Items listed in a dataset

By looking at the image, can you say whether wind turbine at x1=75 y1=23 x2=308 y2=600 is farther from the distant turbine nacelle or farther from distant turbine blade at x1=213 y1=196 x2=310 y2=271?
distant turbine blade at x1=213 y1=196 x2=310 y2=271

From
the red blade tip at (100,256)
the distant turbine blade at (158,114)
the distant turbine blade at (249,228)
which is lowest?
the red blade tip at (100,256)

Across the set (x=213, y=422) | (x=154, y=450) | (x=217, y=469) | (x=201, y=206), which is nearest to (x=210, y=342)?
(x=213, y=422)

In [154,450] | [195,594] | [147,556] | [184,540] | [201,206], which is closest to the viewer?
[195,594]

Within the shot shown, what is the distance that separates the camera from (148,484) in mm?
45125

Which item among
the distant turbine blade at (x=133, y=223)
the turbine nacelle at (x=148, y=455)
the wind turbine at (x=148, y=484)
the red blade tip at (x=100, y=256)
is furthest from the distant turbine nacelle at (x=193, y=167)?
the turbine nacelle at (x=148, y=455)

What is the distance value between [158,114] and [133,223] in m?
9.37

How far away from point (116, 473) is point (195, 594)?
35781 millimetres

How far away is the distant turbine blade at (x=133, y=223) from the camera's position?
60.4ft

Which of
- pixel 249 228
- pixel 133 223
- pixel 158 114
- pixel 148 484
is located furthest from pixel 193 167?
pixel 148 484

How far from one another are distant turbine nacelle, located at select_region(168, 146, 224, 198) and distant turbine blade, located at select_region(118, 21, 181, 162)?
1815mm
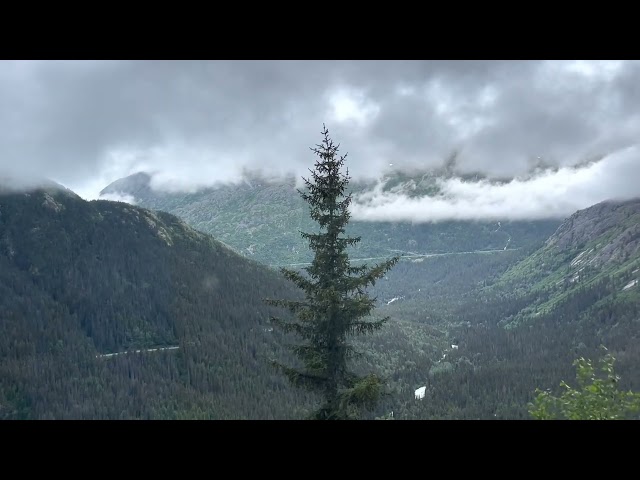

Problem requirements: Reproduce each of the entries above verbatim, including its answer, and omit the pictures from your response.

Exercise answer:
By looking at the image, can you say whether wind turbine at x1=75 y1=23 x2=308 y2=600 is farther from the distant turbine nacelle or farther from distant turbine blade at x1=213 y1=196 x2=310 y2=271?
distant turbine blade at x1=213 y1=196 x2=310 y2=271

From
the red blade tip at (100,256)
the distant turbine blade at (158,114)
the distant turbine blade at (249,228)
which is lowest?
the red blade tip at (100,256)

Across the set (x=213, y=422) | (x=154, y=450) | (x=217, y=469) | (x=201, y=206), which is nearest to (x=210, y=342)?
(x=213, y=422)

In [154,450] | [195,594] | [147,556] | [184,540] | [201,206], which is closest to the viewer?
[195,594]

Within the shot shown, what is the distance that separates the camera from (148,484) in mm?
45125

Which item among
the distant turbine blade at (x=133, y=223)
the turbine nacelle at (x=148, y=455)
the wind turbine at (x=148, y=484)
the red blade tip at (x=100, y=256)
is furthest from the distant turbine nacelle at (x=193, y=167)?
the turbine nacelle at (x=148, y=455)

What is the distance value between [158,114] and [133,223] in m?
9.37

How far away from point (116, 473) is point (195, 594)?
35781 millimetres

How far away is the distant turbine blade at (x=133, y=223) from the camera's position?
60.4ft

Which of
- pixel 249 228
- pixel 133 223
- pixel 158 114
- pixel 148 484
is located furthest from pixel 193 167?
pixel 148 484

How far from one another are distant turbine nacelle, located at select_region(168, 146, 224, 198) and distant turbine blade, located at select_region(118, 21, 181, 162)?
1815mm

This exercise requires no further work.